Your task => Rewrite the stretch of items from the line with "Time of clock at [329,303,393,384]: 9:20" through the end of the items, replacing "clock" with "watch" and keeping everything else the same. Leave the pictures out of your answer.

Supplied material =>
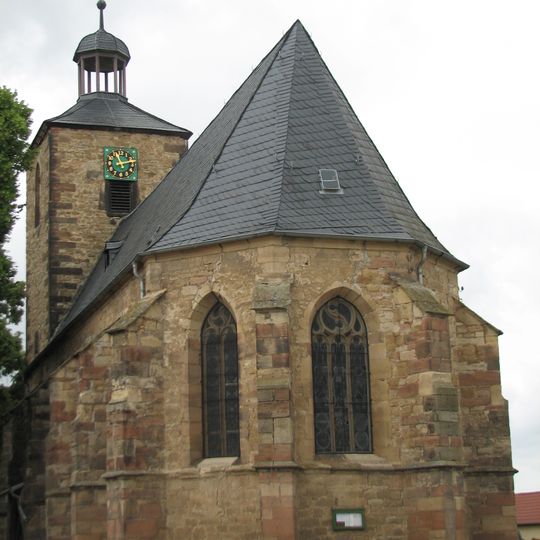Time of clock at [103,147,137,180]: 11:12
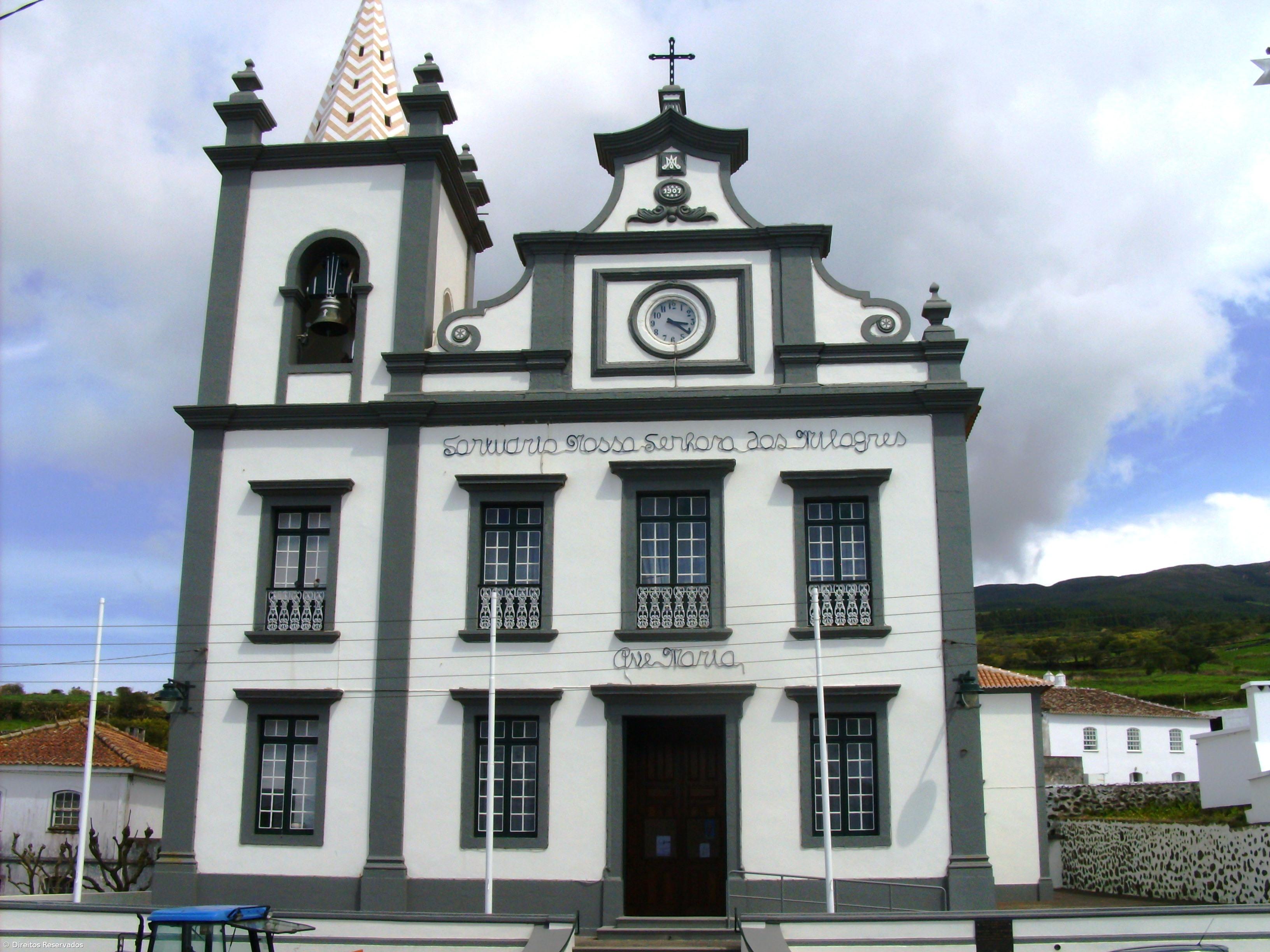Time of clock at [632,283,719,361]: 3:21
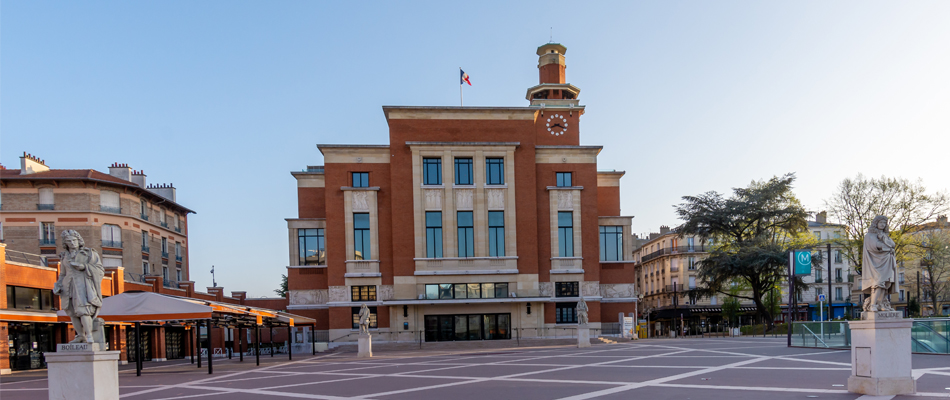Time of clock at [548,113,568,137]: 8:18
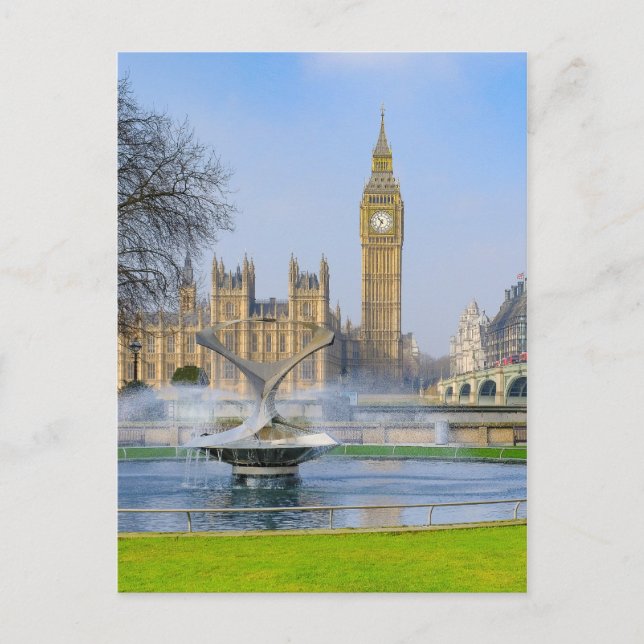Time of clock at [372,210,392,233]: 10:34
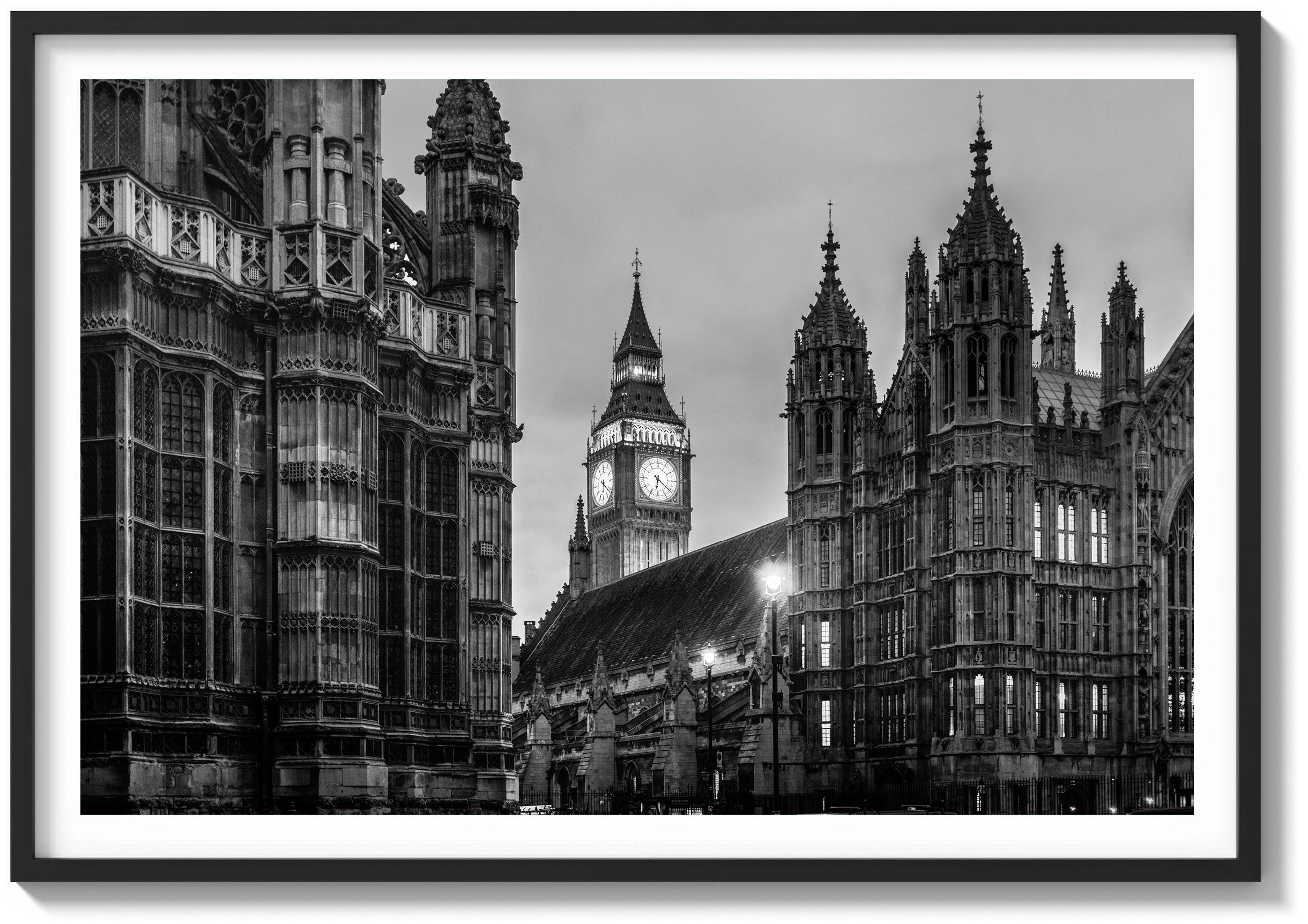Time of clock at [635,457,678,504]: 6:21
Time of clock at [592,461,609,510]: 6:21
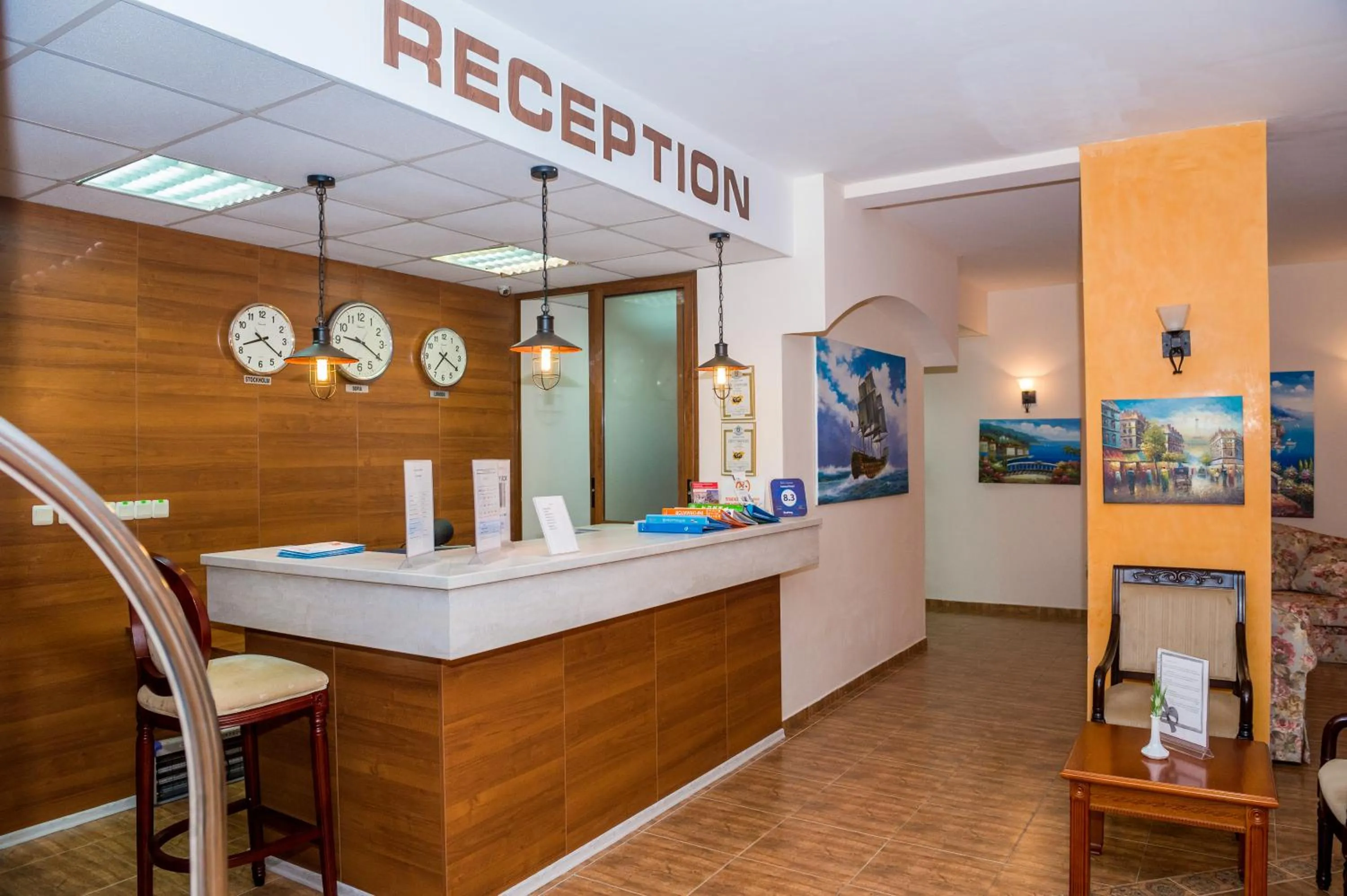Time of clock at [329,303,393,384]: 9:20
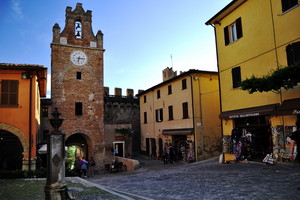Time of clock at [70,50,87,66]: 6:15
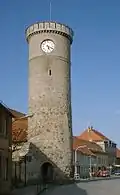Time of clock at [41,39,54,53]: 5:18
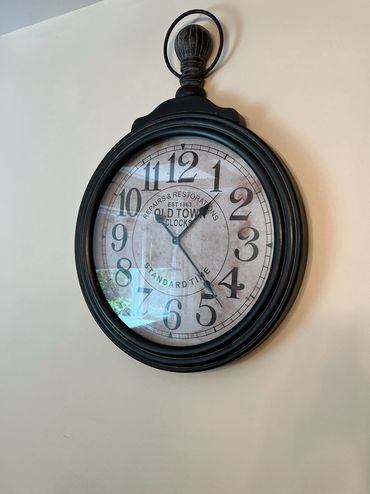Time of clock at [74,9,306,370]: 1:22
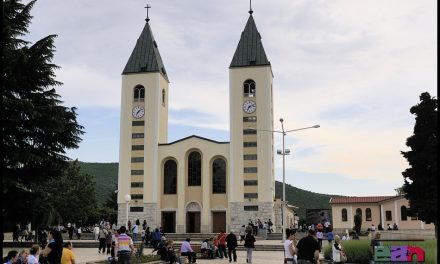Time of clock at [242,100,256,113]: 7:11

Problem solution =>
Time of watch at [329,303,393,384]: 9:20
Time of watch at [70,50,87,66]: 6:15
Time of watch at [41,39,54,53]: 5:18
Time of watch at [74,9,306,370]: 1:22
Time of watch at [242,100,256,113]: 7:11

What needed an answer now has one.